→ Document excerpt:
-=-=-=-=-

Looking for the Parthenon: Greek Architecture Then and Now

Few things compare to the first time you see the Parthenon. Perched above Athens, the building is imposing in its scale for certain; but more than that, there is always something jarring about gazing on a palace that you have seen reproduced thousands of times before, on posters and in textbooks, standing right in front of you in three-dimensions. It is, for a moment, like living in the not-quite-real world of all those posters.

The Parthenon might be the most recognizable building in the world and an emblem of how ancient Greek architecture has become one of the most visible ways in which we see the Greek legacy around us. Thus, the Parthenon, and by extension ancient Greek architecture, allow us to ask important questions about how and why the Hellenic legacy have endured across time.

What we recognize as ancient Greek architecture began to develop around 900 B.C.E. The architectural style of the Greek world, like much of Greek culture, underwent a rather drastic transformation from earlier Minoan and Mycenean forms, around this time which is commonly referred to as the early Archaic Period.  Ironically, the most well-known ancient Greek architectural structure, the public temple, does borrow from Mycenean palace design. Both have a tri-part design containing a porch, vestibule, and central throne room. However, unlike Mycenean palaces, with their heavy fortification, ancient Greek temples from the Archaic Period onward are characterized by an open elegance, with the now famed cut columns holding up carefully engraved frieze.

-=-=-=-=-

→ Data:
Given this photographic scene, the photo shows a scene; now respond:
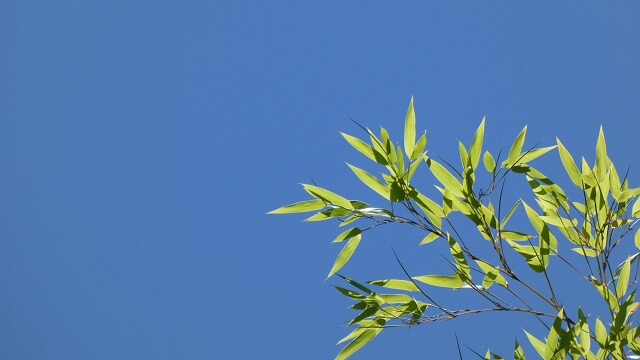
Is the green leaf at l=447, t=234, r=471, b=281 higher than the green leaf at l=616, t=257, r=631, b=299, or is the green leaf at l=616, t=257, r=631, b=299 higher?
the green leaf at l=447, t=234, r=471, b=281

-=-=-=-=-

→ Written tasks:
(a) The Greek architecture text says that Greek temples and Mycenean palaces share a three-part design. List the three parts it names.
(b) According to the Greek architecture text, around what time did recognizably ancient Greek architecture begin to develop?
(c) Write the next part of the Greek architecture text, picking up right after its last sentence.

→ Expected answers:
(a)
- porch
- vestibule
- central throne room

(b) Around 900 B.C.E.

(c)
Even in antiquity, the so-called “Greek style” began to gain prestige, and public buildings, not to mention many private homes, as far east as Nepal and as far west as the British Isles were built to resemble Greek structures. The point in doing this is clear. Greek culture had come to represent a host of positive values: sophistication, wealthy, prestige, and good government. By reproducing Greek architecture, people hoped to claim for themselves a stake in these values. This is a pattern that begins in the Hellenistic Period (323 B.C.E.- 32 B.C.E.) and continues throughout history. While there are alternate architectural styles within the Western tradition, for example the Gothic architecture of the High and Late Middle Ages, these forms always exist in some relationship to the Greek style, even if this is in opposition.

On May 19th at 6:00 PM, the National Hellenic Museum will co-host a unique discussion event with  Mies van der Rohe Society, “Classics and Modern Mies” which will explore how the German American architect Mies van der Rohe was influenced by the Greek architectural legacy. This discussion will focus on his work for the Illinois Institute of Technology campus (the site of the largest collection of his buildings). The bulk of Mies’s oeuvre is not identifiably “Greek” or “Classical.” In fact, he is widely regarded as one of the pioneers of the modernist movement, in many ways an explicit rejection of Classical forms. And, yet this proves complicated. Mies began his career designing Neoclassical homes and the influence of Classical architecture remained throughout his career, even if it was less obvious. Mies, it would seem, like so much else about our culture, could not quite shake the Greeks.

Please join us on May 19th at the National Hellenic Museum for “Classics and Modern Mies” to learn more about this fascinating connection. You can register here. Also please visit us at nationalhellenicmuseum.org to learn more about our work and support our effort to promote inquiry and share the Hellenic legacy for generations to come.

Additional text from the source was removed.